Aku menyadari alasan aku bisa mendapat nilai tinggi saat
kuliah adalah karena aku punya mimpi dan tahu persis tujuanku saat aku kuliah.
Selain itu, aku berusaha keras menggapai mimpiku. Aku sampai menghabiskan waktu
enam jam sehari untuk berlatih piano di ruang latihan di mana teman-temanku
yang lain lebih banyak menghabiskan waktunya ke mall. Aku juga sering
mengerjakan tugas sambil makan malam. Karena aku merasa aku harus berjuang
keras, aku juga mulai meninggalkan komunitas di gerejaku.
Sayangnya prestasi ini malah membuatku menjadi orang yang
sombong dan tidak peka dengan teman-temanku. Pernah sekali aku mengatakan pada
temanku yang mendapat nilai jelek sewaktu ujian seperti ini. “Mankanya lu harus
belajar yang rajin kayak gua. Sedikit lagi gua bisa dapat beasiswa.” Jujur aku
juga lupa pernah mengatakan ini karena perkataan ini keluar dengan tidak
sengaja. Namun temanku terus mengingatnya karena perkataan ini melukakan
hatinya.
Aku juga berubah menjadi orang yang selalu berpikir aku bisa
melakukan ini karena hasil kerja kerasku. Aku lupa bahwa aku tak bisa sampai di
sini karena penyertaan Tuhan.
Selain itu, kehidupannku saat itu menjadi dipenuhi dengan
rasa stress. Aku terus memikirkan strategi bagaimana aku bisa memperoleh nilai tinggi
baik saat mandi maupun saat aku jalan dari rumah ke kampus. Otakku rasanya
tidak mau berhenti bekerja. Akibatnya aku mengalami kesulitan saat tidur.

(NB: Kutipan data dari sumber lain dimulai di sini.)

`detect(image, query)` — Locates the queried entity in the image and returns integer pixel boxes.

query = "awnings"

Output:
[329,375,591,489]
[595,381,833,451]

Tuhan mungkin mau menyadarkanku bahwa aku sangat egois dan
merubah sifatku. Ia membuat nilaiku jatuh di semester tiga. Memang tidak jatuh
sekali. Tapi perbedaannya sangat signifikan. Jujur aku sangat terpuruk saat
itu. Teman-temanku juga tidak ada yang menghiburku karena satu per satu dari
mereka mulai menganggap aku bisa berdiri sendiri. Mereka menganggapku terlalu
individualis.
Aku bersyukur akhirnya aku menemukan e-book dari Merry Riana
yang berjudul “Dare to Dream Big”. Di situ tertulis bahwa ketika kita sukses,
kita harus persembahkan itu untuk kemuliaan Tuhan. Aku menyadari bahwa
motivasiku bermimpi saat itu adalah untuk membuktikan kalau aku anak yang
pintar. Padahal seharusnya, aku melakukan ini semua untuk membuktikan kebesaran
Tuhan.
Aku pun tak mau lagi berjuang mati-matian demi nilai. Aku
mau hidupku menjadi berkat buat orang-orang di sekitarku hingga nama Tuhan yang
dimuliakan. Aku pun kembali ke komunitas di gerejaku. Teman-temanku juga mau
menerimaku lagi.
Di semester enam, aku harus mengadakan konser tunggal
sebagai tugas dari kampus. Aku mempersiapkannya dari jauh-jauh hari seperti aku
tidak bisa konser lagi seumur hidupku. Aku mempersiapkan poster, baju dan
sepatu yang dipakai dan buku acara setengah tahun sebelumnya. Tak lupa aku juga
berlatih sangat keras untuk mempersiapkan konser ini karena kunci supaya bisa
bermain piano dengan baik adalah berlatih.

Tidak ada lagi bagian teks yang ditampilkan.